— BEGIN Extracted records —
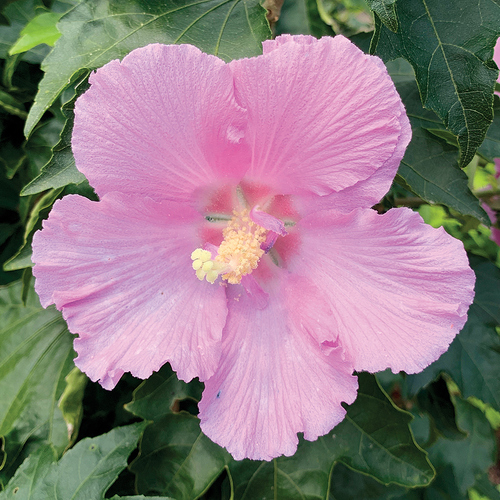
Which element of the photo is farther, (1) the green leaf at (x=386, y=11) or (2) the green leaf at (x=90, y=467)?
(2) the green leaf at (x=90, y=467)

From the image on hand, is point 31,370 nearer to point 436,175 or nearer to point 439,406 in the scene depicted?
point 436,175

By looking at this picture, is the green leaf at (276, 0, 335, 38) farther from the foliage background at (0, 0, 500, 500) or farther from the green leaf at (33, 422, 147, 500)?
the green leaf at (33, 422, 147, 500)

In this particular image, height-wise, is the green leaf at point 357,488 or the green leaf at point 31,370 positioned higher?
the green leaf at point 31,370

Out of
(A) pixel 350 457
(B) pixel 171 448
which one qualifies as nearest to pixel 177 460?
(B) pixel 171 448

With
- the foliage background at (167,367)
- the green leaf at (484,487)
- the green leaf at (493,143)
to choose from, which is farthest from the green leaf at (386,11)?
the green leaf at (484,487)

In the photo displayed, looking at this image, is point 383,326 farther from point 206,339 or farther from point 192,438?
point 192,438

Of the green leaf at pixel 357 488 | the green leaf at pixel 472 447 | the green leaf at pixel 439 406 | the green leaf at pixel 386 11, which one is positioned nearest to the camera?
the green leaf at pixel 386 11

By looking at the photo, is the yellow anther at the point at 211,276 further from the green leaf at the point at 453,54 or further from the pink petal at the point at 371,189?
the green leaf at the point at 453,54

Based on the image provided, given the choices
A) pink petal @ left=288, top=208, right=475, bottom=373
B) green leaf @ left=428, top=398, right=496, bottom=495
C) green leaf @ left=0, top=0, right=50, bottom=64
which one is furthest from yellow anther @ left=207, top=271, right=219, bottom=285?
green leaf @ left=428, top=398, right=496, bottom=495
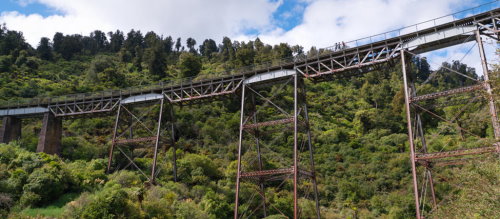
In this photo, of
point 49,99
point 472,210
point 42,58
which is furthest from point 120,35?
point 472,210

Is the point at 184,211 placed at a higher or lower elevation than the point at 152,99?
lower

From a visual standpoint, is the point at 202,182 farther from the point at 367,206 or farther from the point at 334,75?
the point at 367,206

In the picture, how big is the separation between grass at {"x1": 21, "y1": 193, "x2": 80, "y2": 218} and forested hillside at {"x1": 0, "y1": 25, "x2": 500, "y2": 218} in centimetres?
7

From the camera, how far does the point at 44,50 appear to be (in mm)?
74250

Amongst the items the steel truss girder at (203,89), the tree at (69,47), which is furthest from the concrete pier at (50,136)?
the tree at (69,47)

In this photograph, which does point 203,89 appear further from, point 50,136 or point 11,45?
— END Extracted records —
• **Problem**: Every entry must be transcribed exactly. Pictures do not belong in the copy.

• **Output for this task**:
Which element of the photo is farther, (1) the green leaf at (x=386, y=11) or (2) the green leaf at (x=90, y=467)?
(2) the green leaf at (x=90, y=467)

From the image on hand, is point 31,370 nearer to point 436,175 or nearer to point 439,406 in the scene depicted?
point 436,175

By looking at this picture, is the green leaf at (276, 0, 335, 38) farther from the foliage background at (0, 0, 500, 500) or farther from the green leaf at (33, 422, 147, 500)?
the green leaf at (33, 422, 147, 500)

In this particular image, height-wise, is the green leaf at point 357,488 or the green leaf at point 31,370 positioned higher?
the green leaf at point 31,370

Out of
(A) pixel 350 457
(B) pixel 171 448
which one qualifies as nearest to pixel 177 460?
(B) pixel 171 448

With
- the foliage background at (167,367)
- the green leaf at (484,487)
- the green leaf at (493,143)
to choose from, which is farthest from the green leaf at (386,11)?
the green leaf at (484,487)

In the photo displayed, looking at this image, is point 383,326 farther from point 206,339 or farther from point 192,438?
point 192,438

Of the green leaf at pixel 357 488 | the green leaf at pixel 472 447 | the green leaf at pixel 439 406 | the green leaf at pixel 386 11, which one is positioned nearest to the camera?
the green leaf at pixel 386 11

By looking at the photo, is the yellow anther at the point at 211,276 further from the green leaf at the point at 453,54 or further from the pink petal at the point at 371,189?
the green leaf at the point at 453,54

Based on the image provided, given the choices
A) pink petal @ left=288, top=208, right=475, bottom=373
B) green leaf @ left=428, top=398, right=496, bottom=495
C) green leaf @ left=0, top=0, right=50, bottom=64
which one is furthest from yellow anther @ left=207, top=271, right=219, bottom=285?
green leaf @ left=428, top=398, right=496, bottom=495
In this photo, of
point 49,99
point 472,210
point 42,58
which is furthest from point 120,35?
point 472,210

Is the point at 184,211 placed at a higher or lower elevation than the point at 152,99?
lower

From a visual standpoint, is the point at 202,182 farther from the point at 367,206 or farther from the point at 334,75?
the point at 367,206

In the picture, how big is the separation between grass at {"x1": 21, "y1": 193, "x2": 80, "y2": 218} and forested hillside at {"x1": 0, "y1": 25, "x2": 500, "y2": 218} in centimetres?
7

From the camera, how far does the point at 44,50 appear to be (in mm)?
74250

Amongst the items the steel truss girder at (203,89), the tree at (69,47), which is furthest from the concrete pier at (50,136)?
the tree at (69,47)

In this photograph, which does point 203,89 appear further from, point 50,136 or point 11,45?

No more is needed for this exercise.